FBI Director Christopher Wray said Monday he's concerned illegal migrants entering the U.S. at the southern border could produce another 9/11 terrorist attack.
Testifying before the Senate Intelligence Committee, Wray joined other intelligence community leaders in discussing worldwide security threats facing the U.S.
Sen. John Cornyn, R-Texas, reminded Wray that there were 26 co-conspirators in the 9/11 attacks that killed more than 3,000 people.
"I worry that among the people that are coming across the border that are evading law enforcement, that there are some people among those that mean to do us harm. Do you share that concern?" Cornyn asked Wray.
"I do," the director replied.
Cornyn also asked Wray about a report last summer that exposed individuals from Uzbekistan being smuggled into the U.S. by an ISIS terrorist group.
"So that's a threat stream that we're very concerned about," Wray said.
"We're very actively investigating working with DHS [Department of Homeland Security] on both people whose travel was facilitated but also members of the facilitation network in some other way overseas."
Prior to Cornyn's questioning, Vice Chairman Marco Rubio, R-Fla., asked Wray whether any international smuggling operations were conducted by people connected to "ISIS or other terrorist organization."
"There is a particular network that has ... where some of the overseas facilitators of the smuggling network have ISIS ties that we're very concerned about, and we've been spending enormous amounts of effort with our partners investigating exactly what that network is up to," Wray said.
Rubio, in discussing risks created by the migrant crisis under President Joe Biden, asked the director whether the FBI has seen crimes committed by people with ties to foreign gangs or other criminal organizations.
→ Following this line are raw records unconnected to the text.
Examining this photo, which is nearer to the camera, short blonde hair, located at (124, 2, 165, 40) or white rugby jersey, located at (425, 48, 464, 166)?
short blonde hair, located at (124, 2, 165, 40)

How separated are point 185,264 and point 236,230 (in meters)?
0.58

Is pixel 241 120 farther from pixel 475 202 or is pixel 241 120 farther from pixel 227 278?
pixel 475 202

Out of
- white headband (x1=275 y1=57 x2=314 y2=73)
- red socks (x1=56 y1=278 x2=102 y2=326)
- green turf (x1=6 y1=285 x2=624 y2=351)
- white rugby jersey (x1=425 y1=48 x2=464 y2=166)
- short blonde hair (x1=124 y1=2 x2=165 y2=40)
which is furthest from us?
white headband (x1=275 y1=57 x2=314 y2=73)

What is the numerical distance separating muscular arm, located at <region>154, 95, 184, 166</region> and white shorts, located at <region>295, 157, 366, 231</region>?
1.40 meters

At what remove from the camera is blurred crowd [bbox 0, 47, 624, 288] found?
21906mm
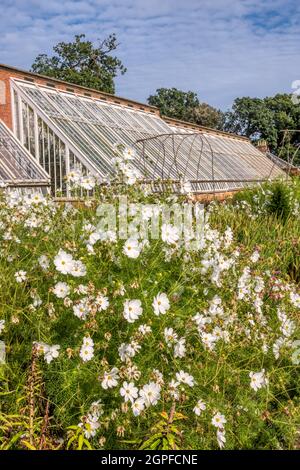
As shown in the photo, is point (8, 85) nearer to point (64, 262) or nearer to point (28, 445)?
point (64, 262)

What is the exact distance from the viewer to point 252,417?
3.12 metres

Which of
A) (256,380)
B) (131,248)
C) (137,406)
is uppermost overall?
(131,248)

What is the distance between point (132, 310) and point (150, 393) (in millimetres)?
423

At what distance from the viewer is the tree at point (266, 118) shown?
49969mm

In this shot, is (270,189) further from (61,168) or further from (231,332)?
(231,332)

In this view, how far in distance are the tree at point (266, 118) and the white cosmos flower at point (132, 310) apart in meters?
46.9

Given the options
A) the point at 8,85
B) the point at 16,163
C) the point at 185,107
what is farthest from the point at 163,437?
the point at 185,107

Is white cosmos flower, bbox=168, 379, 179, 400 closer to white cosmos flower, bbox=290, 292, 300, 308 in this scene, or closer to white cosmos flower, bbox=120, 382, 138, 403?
white cosmos flower, bbox=120, 382, 138, 403

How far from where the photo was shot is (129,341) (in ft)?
9.62

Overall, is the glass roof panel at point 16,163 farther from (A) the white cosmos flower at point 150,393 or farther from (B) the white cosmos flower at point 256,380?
(A) the white cosmos flower at point 150,393

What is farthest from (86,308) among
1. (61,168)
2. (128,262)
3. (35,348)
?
(61,168)

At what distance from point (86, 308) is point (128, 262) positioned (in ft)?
2.07

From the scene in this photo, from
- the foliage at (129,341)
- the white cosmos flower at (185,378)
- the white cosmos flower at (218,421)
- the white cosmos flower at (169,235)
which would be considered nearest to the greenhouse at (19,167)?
the foliage at (129,341)

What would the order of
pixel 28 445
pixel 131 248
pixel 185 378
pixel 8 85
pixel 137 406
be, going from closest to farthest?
pixel 28 445 < pixel 137 406 < pixel 185 378 < pixel 131 248 < pixel 8 85
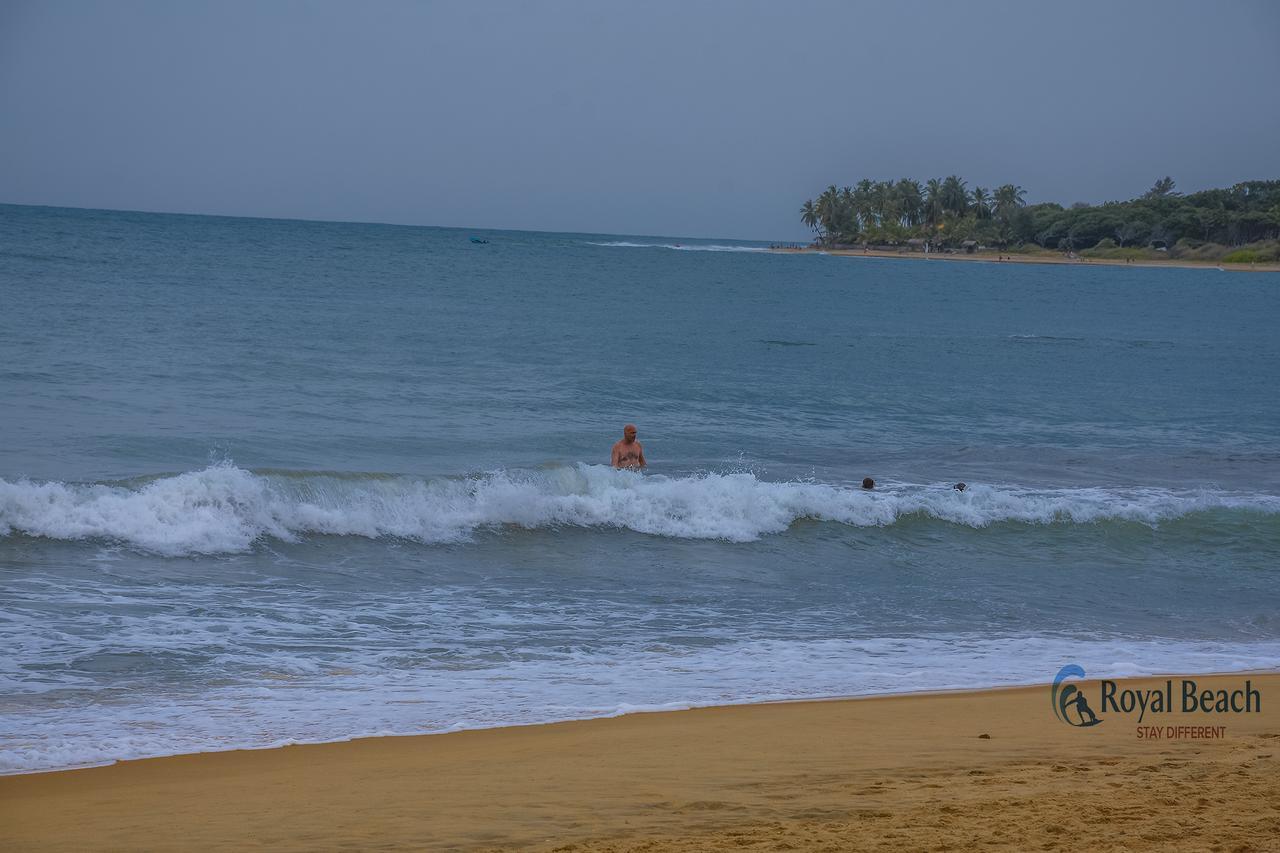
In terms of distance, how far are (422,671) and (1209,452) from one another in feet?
59.7

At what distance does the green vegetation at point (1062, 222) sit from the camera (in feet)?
475

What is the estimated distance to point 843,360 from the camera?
33.4m

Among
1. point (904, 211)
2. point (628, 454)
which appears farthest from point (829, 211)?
point (628, 454)

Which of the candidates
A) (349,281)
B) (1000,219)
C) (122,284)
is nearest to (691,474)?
(122,284)

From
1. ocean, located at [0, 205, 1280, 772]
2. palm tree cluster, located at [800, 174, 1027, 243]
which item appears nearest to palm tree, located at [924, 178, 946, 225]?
palm tree cluster, located at [800, 174, 1027, 243]

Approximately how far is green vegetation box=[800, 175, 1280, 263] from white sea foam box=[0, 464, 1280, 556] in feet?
455

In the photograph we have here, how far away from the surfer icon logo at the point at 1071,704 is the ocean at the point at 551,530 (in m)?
0.43

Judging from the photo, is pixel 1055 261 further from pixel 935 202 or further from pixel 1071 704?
pixel 1071 704

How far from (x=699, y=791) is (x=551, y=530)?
26.5 ft

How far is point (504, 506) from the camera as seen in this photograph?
45.6 ft

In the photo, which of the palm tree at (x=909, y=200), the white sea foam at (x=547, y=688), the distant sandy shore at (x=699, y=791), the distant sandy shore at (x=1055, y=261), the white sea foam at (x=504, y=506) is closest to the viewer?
the distant sandy shore at (x=699, y=791)

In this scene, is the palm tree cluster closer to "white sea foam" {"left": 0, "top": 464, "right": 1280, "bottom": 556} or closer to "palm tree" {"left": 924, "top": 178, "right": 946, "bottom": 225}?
"palm tree" {"left": 924, "top": 178, "right": 946, "bottom": 225}

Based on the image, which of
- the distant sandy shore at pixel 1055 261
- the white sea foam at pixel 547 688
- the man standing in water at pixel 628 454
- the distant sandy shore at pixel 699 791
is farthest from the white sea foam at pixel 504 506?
the distant sandy shore at pixel 1055 261

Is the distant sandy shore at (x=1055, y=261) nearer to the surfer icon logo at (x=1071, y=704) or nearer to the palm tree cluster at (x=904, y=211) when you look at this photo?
the palm tree cluster at (x=904, y=211)
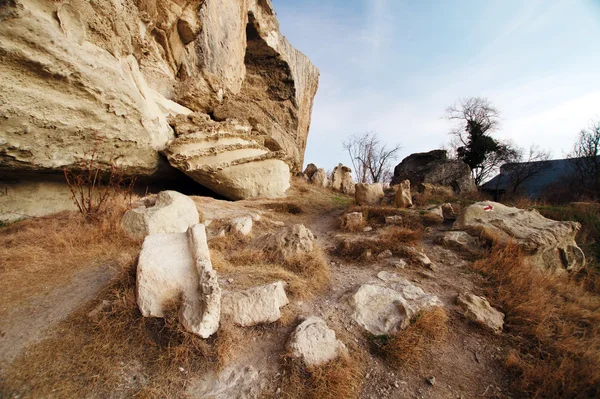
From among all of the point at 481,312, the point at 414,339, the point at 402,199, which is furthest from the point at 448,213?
the point at 414,339

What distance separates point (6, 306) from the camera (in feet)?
6.63

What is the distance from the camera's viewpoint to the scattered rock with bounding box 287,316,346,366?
5.67 feet

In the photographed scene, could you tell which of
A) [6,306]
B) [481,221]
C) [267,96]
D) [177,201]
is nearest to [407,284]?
[481,221]

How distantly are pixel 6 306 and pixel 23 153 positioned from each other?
299 cm

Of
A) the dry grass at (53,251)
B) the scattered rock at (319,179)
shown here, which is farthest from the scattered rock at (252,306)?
the scattered rock at (319,179)

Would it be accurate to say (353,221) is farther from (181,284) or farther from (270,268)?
(181,284)

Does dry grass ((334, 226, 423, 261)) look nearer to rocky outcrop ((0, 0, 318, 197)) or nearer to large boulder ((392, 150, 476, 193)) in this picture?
rocky outcrop ((0, 0, 318, 197))

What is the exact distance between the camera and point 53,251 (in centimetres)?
288

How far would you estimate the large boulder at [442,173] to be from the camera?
12141 millimetres

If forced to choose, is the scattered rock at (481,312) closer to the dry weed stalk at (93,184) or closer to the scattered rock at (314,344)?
the scattered rock at (314,344)

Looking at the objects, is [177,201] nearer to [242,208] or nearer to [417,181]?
[242,208]

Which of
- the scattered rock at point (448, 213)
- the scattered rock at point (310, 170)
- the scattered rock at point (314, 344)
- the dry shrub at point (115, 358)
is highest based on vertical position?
the scattered rock at point (310, 170)

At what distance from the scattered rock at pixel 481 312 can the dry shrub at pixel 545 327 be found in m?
0.10

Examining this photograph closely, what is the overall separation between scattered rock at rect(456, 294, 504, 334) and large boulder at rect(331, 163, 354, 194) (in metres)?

"From an FBI perspective, we are seeing a wide array of very dangerous threats that emanate from the border, and that includes everything from the drug trafficking, and the FBI alone sees enough fentanyl in the last two years to kill 270 million people," Wray said.
"That's just on the fentanyl side. An awful lot of violent crime in the United States is at the hands of gangs who are themselves involved in the distribution of that fentanyl."
Director of National Intelligence Avril Haines, CIA Director William Burns, Defense Intelligence Agency Director Jeffrey Kruse, NSA Director Timothy Haugh, and State Department Assistant Secretary Brett Holmgren joined Wray in appearing before the committee.